妊娠中のお母さんは胎児の成長に欠かせない栄養素を十分にとる必要がありますが、日々の食事だけですべてを補うのは難しいことです。そこで、サプリメントを利用して、必要な栄養を補う人も多いようです。しかし、栄養素によっては過剰な摂取が胎児に悪い影響を及ぼすものもあります。妊娠中に口にしてはいけないものでよく知られているのは、アルコールやたばこなどがあげられます。また、薬の服用にも注意が必要となり、サプリメントにも妊娠中に飲んではいけないものがあります。
今回は、妊娠中に飲んではいけないサプリメントについてご紹介します。
ビタミンA「レチノール」
妊娠中、過剰に摂取してはいけないものがビタミンAです。妊娠中にビタミンAを過剰摂取すると赤ちゃんの発育に悪い影響を及ぼすことが知られています。しかし、ビタミンAはおなかの赤ちゃんの遺伝子制御や細胞分裂にも必要な赤ちゃんの成長に欠かせないビタミンでもあります。実はビタミンAには動物性由来の「レチノール」と植物性由来の「ベータカロチン」の2種類が存在します。この中で、妊娠中のお母さんが摂取を控えるべきなのは動物性由来の「レチノール」です。

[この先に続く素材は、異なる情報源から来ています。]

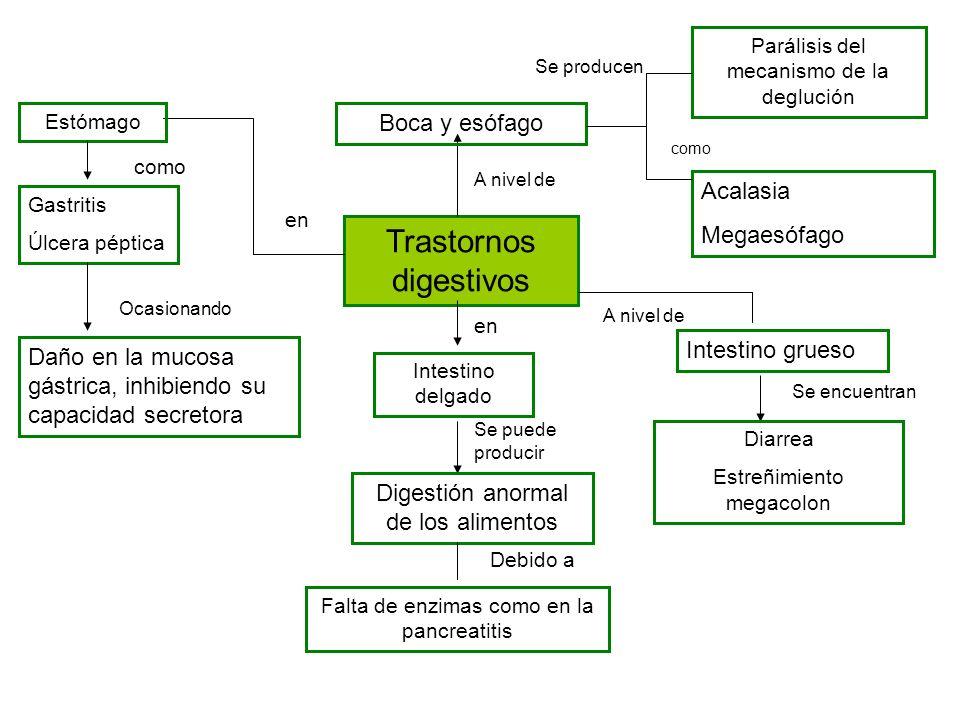 Trastornos digestivos Boca y esófago A nivel de Parálisis del mecanismo de la deglución Acalasia Megaesófago como Estómago en Gastritis Úlcera péptica
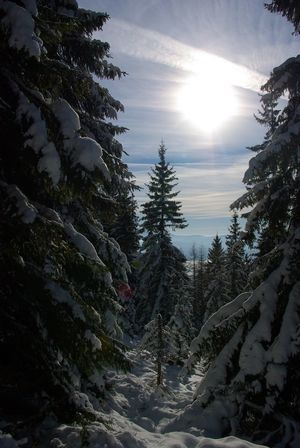 Tree Snow Pine Tree Sunlight Winter Pinaceae Nature Beauty In Nature Sky Landscape Cold Temperature Forest Outdoors Sun Evergreen Tree Scenics No People Day Slovakia🇸🇰 Travel Landscapes High Tatras :) Slovakia Nature Beauty In Nature Nature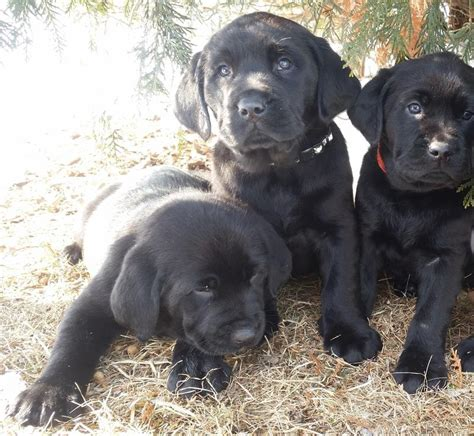 akc labrador puppies akc labrador puppies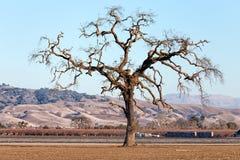 Gnarled Tall Lone Tree on the Western Plain. Gnarled Lone Tree on the Western Plain Royalty Free Stock Photos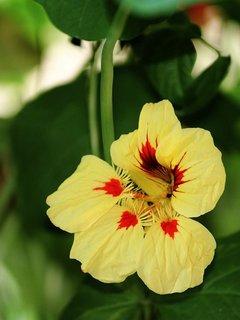 FOTKA - květena8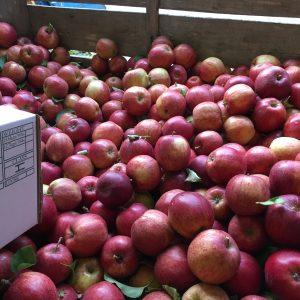 Apple Tree (2020)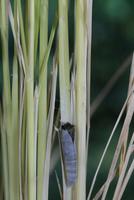 チャバネセセリの羽化 22-11 頭が見えはじめる(1:46) 32053002243| 写真素材・ストックフォト・画像・イラスト素材|アマナイメージズ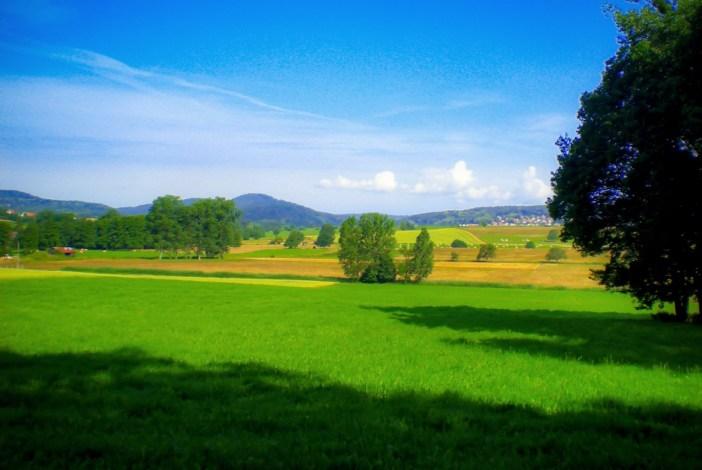 Autour de Strasbourg - Le Pays de Hanau dans les environs de Mulhausen © French Moments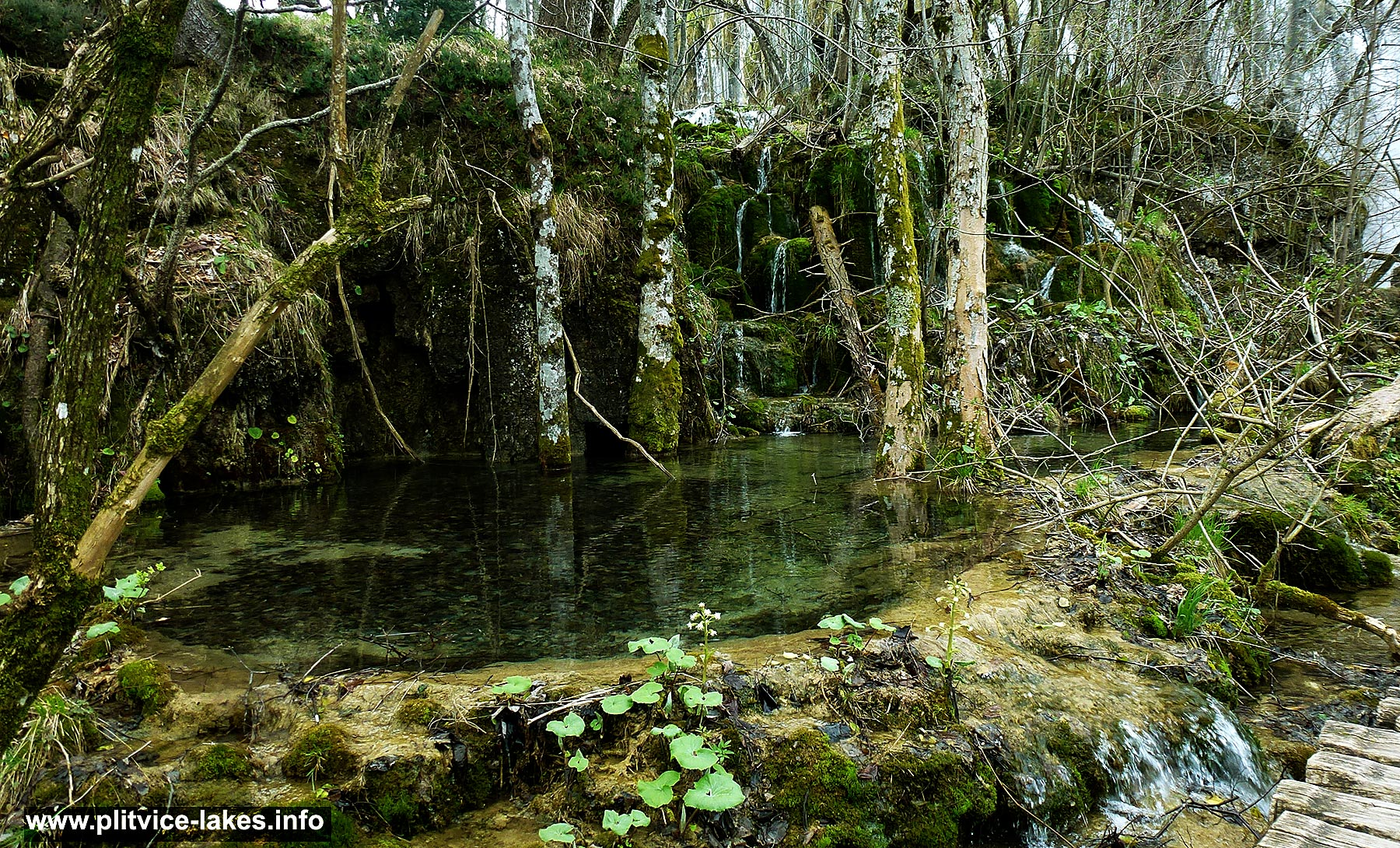 Ancient woodlands add texture, colour and variety to lovely Plitvice walk in the spring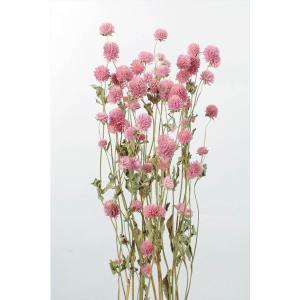千日紅 ピンク xa-oh-10120-100 ナチュラルドライ 大地農園|solargift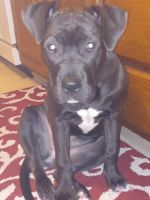 American Pit Bull Terrier Puppies for sale in Palmyra, PA 17078, USA. price: NA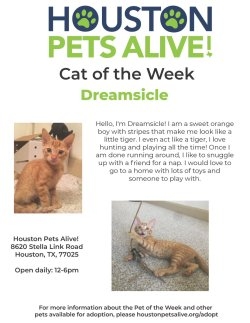 Small Of Houston Pets Alive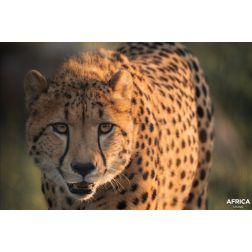 Une belle histoire du Parc Safari: Deux guépards dans leur milieu naturel en Afrique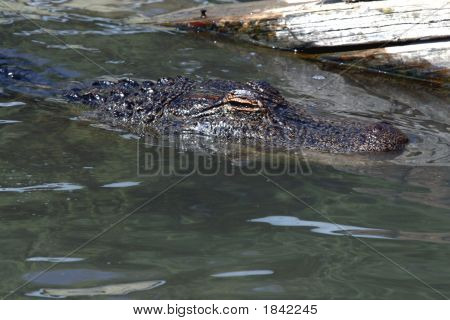 Alligator swimming in water close-up showing eye poster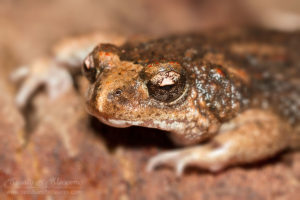 South west WA wildlife: crawling toadlet (Pseudophryne guentheri)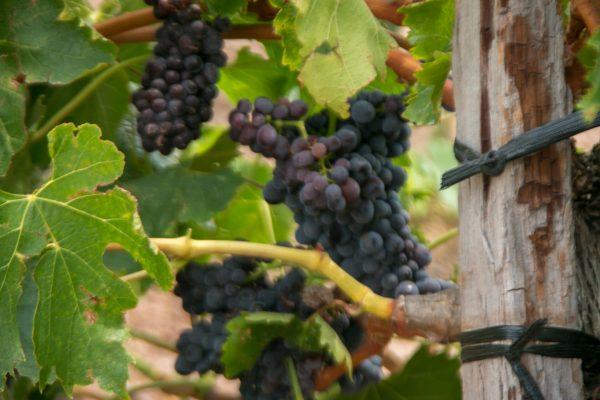 Grapes in Veraison Viansa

「レチノール」は、脂溶性ビタミンともいわれ、水に溶けにくく、油で溶ける性質を持っているため、過剰に摂取してしまうと体の外に排出されにくく体内に蓄積されやすい性質を持っています。そのため、体内に蓄積された「レチノール」が赤ちゃんの成長を妨げ奇形などをともなわせてしまうことがあるため「レチノール」を含むサプリメントは控えてください。
一方、植物由来の「ベータカロチン」は、必要な量の栄養素以外は体外へと排出されるため、妊娠中に必要とされるビタミンAの推奨量670マイクログラムは植物性由来のビタミンA「ベータカロチン」で摂取することとおすすめいたします。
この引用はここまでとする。